Taking 250 to 450 mg of magnesium glycinate before bed is my general recommendation regarding sleep.
Magnesium L-threonate:
This is another one of my favorite types of magnesium. This particular form is superior in absorption relative to other forms, and research shows that has higher cellular penetration, meaning it can cross the blood-brain barrier. Because it’s so absorbable, it won’t cause loose stools, so it can be taken in much higher doses at one time. It has been shown to support cognitive health (bye bye brain fog) as well as anxiety and depression. We know that magnesium is essentially required for the activation of nerve channels in the brain. These nerve channels are required for synaptic plasticity, which is a biological process that contributes to learning and memory. Because threonate can cross the blood-brain barrier, it is able to permeate the brain as it transports the magnesium and support these receptors better than any other form.

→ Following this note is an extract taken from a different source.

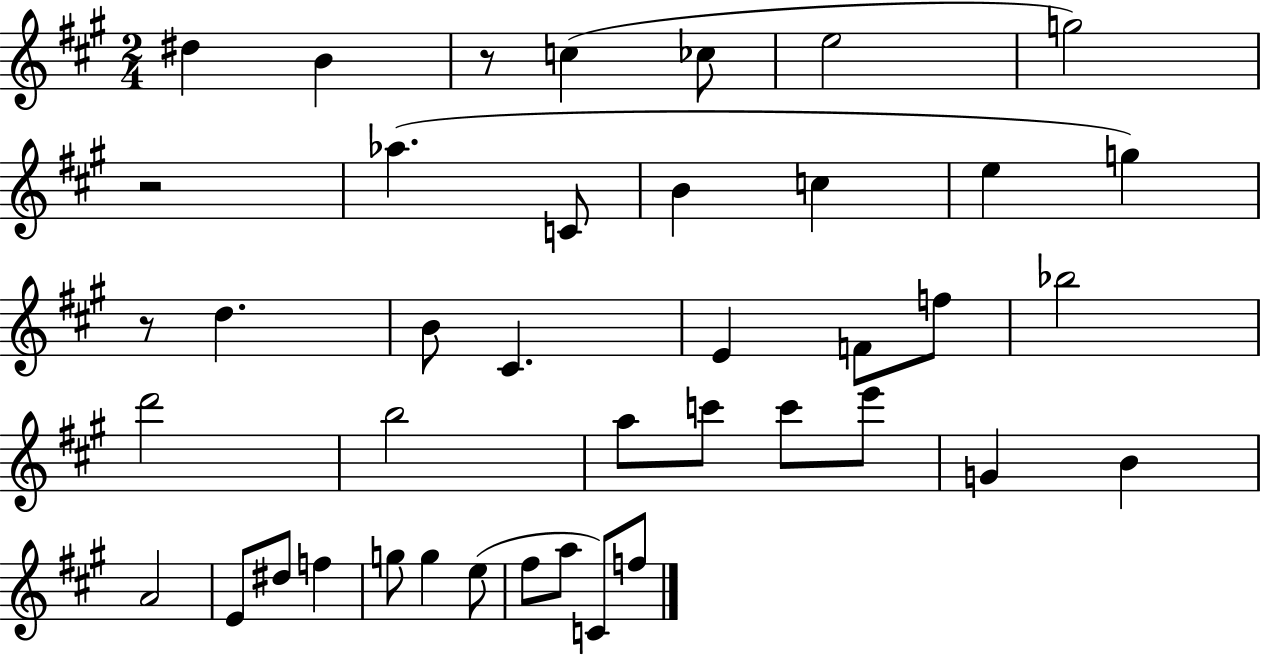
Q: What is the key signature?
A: A major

The main reason I don’t make a threonate my go to is because of the number of capsules a person would have to take daily, as well as the expense. Personally I like to take glycinate during the day, and in the evening I take the threonate. Threonate is particularly beneficial for anyone experiencing racing thoughts or that wired but tired feeling at night.

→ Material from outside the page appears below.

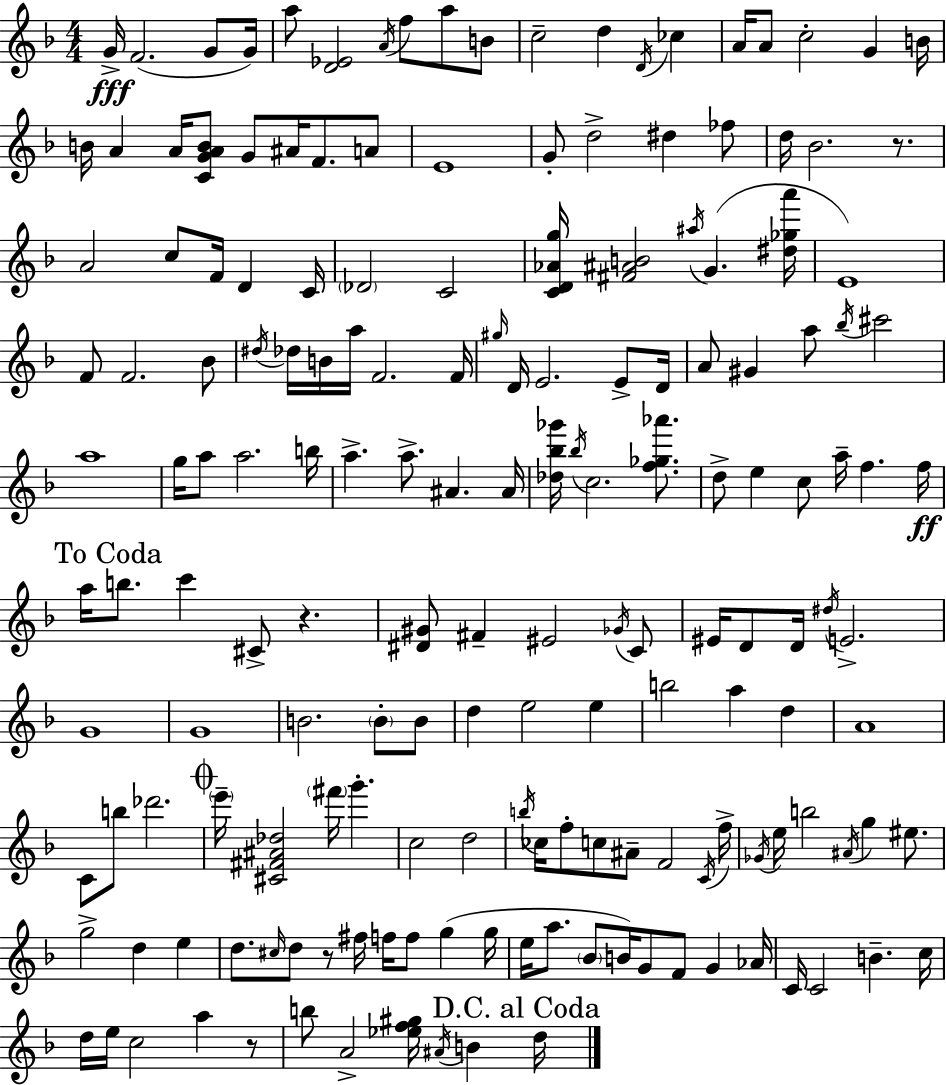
G4/s F4/h. G4/e G4/s A5/e [D4,Eb4]/h A4/s F5/e A5/e B4/e C5/h D5/q D4/s CES5/q A4/s A4/e C5/h G4/q B4/s B4/s A4/q A4/s [C4,G4,A4,B4]/e G4/e A#4/s F4/e. A4/e E4/w G4/e D5/h D#5/q FES5/e D5/s Bb4/h. R/e. A4/h C5/e F4/s D4/q C4/s Db4/h C4/h [C4,D4,Ab4,G5]/s [F#4,A#4,B4]/h A#5/s G4/q. [D#5,Gb5,A6]/s E4/w F4/e F4/h. Bb4/e D#5/s Db5/s B4/s A5/s F4/h. F4/s G#5/s D4/s E4/h. E4/e D4/s A4/e G#4/q A5/e Bb5/s C#6/h A5/w G5/s A5/e A5/h. B5/s A5/q. A5/e. A#4/q. A#4/s [Db5,Bb5,Gb6]/s Bb5/s C5/h. [F5,Gb5,Ab6]/e. D5/e E5/q C5/e A5/s F5/q. F5/s A5/s B5/e. C6/q C#4/e R/q. [D#4,G#4]/e F#4/q EIS4/h Gb4/s C4/e EIS4/s D4/e D4/s D#5/s E4/h. G4/w G4/w B4/h. B4/e B4/e D5/q E5/h E5/q B5/h A5/q D5/q A4/w C4/e B5/e Db6/h. E6/s [C#4,F#4,A#4,Db5]/h F#6/s G6/q. C5/h D5/h B5/s CES5/s F5/e C5/e A#4/e F4/h C4/s F5/s Gb4/s E5/s B5/h A#4/s G5/q EIS5/e. G5/h D5/q E5/q D5/e. C#5/s D5/e R/e F#5/s F5/s F5/e G5/q G5/s E5/s A5/e. Bb4/e B4/s G4/e F4/e G4/q Ab4/s C4/s C4/h B4/q. C5/s D5/s E5/s C5/h A5/q R/e B5/e A4/h [Eb5,F5,G#5]/s A#4/s B4/q D5/s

Taking 150-250 mg of Magnesium L-Threonate at night will help with restful sleep.
Magnesium Sulfate:
AKA Epsom salts, magnesium sulfate is fantastic for detoxification and makes a great relaxation bath. It’s especially helpful for sore muscles, but is also a great way to support magnesium absorption trans dermally. This is my preferred method of support for kids. It’s completely safe to add Epsom salts to a daily bath, and in fact I recommend it along with potassium carbonate to support the absorption of both minerals. Magnesium sulfate is absolutely not intended to be taken orally and will have an immediate laxative effect, but in a dangerous way. There are also magnesium lotions and sprays that can be used if a bath isn’t ideal, and these are great for kids as well. Some people recommend putting these on the feet then wearing socks but your feet actually don’t absorb very well, I recommend the back or chest.
A great way to relax with some epsom salts is in a Mineral Bath. Simply add 1/2 cup epsom salts, 1/4 cup potassium carbonate, and a few drops of your favorite essential oils (I love copaiba for relieving muscle tension and clary sage for mental relaxation) to a hot bath or foot bath. Soak for at least 20 minutes to get the full effect. This is a wonderful way to wind down each evening.